The easiest way to do this is to send data from a device through the network being tested and then receive it back again on the same device.
This allows you to easily calculate the time taken for each packet (delay), the variance in time for different packets (jitter), and to detect any packet loss. Note that packet loss is a relative thing - a packet may be just delayed for a long time rather than lost. Typically if a packet is not received within a certain jitter window it may be declared as lost.

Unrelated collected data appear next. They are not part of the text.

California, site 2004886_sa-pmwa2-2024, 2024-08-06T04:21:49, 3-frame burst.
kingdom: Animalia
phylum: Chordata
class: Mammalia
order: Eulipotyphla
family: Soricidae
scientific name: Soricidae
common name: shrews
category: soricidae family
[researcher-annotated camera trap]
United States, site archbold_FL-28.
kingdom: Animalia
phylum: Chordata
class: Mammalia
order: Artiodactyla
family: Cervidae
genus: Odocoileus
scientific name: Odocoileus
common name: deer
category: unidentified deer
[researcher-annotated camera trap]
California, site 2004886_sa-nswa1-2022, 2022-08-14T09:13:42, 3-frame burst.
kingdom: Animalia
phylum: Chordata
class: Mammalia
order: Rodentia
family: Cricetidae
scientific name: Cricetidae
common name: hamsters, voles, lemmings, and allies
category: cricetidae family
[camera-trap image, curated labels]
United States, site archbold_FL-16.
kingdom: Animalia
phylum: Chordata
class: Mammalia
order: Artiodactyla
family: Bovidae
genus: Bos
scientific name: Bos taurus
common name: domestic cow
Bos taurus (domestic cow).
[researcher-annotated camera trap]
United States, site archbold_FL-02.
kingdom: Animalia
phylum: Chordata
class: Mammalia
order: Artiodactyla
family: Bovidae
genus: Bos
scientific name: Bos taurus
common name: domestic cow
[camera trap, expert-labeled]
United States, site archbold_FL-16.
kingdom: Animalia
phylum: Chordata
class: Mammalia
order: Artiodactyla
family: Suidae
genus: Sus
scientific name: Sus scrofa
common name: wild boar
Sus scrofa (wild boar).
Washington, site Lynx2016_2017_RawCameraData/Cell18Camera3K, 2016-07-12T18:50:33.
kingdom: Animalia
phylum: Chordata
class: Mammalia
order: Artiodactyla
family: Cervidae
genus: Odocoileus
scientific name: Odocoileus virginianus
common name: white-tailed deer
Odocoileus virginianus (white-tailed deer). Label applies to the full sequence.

In the real world you usually want to test from point 'A' to point 'B' (i.e. not just loping back to point 'A'). For a voice or video codec (encoder) which sends packets at a regular interval this is straightforward as you know that the second packet should arrive a given time after the first one and if it does not it is delayed (or has arrived early). From this you can calculate the jitter at point 'B'. Any packet not arriving (within the period you allow for packets to arrive) will be counted as a lost packet. Note that how a sample is encoded can cause issue with jitter calculation, although if you are creating a test application where you control the encoding yourself you can avoid these issues - see the link below for more on this: http://www.cs.columbia.edu/~hgs/rtp/faq.html#jitter
One other thing to note is that you have not mentioned delay but it can be very important as you might have a network with no packet loss and excellent jitter, but with a large delay and this can have a dramatic affect on some applications (e.g. voice). As a simple and not very realistic example say you have a perfect network from a jitter and packet loss point of view, but with a router which does some sort of security lookup and hence adds a two second delay to every packet. Because it is the same delay for each packet your jitter will be fine, but for a two way voice application the two second delay between someone at point 'A' speaking and someone at point 'B' hearing them will be a major issue.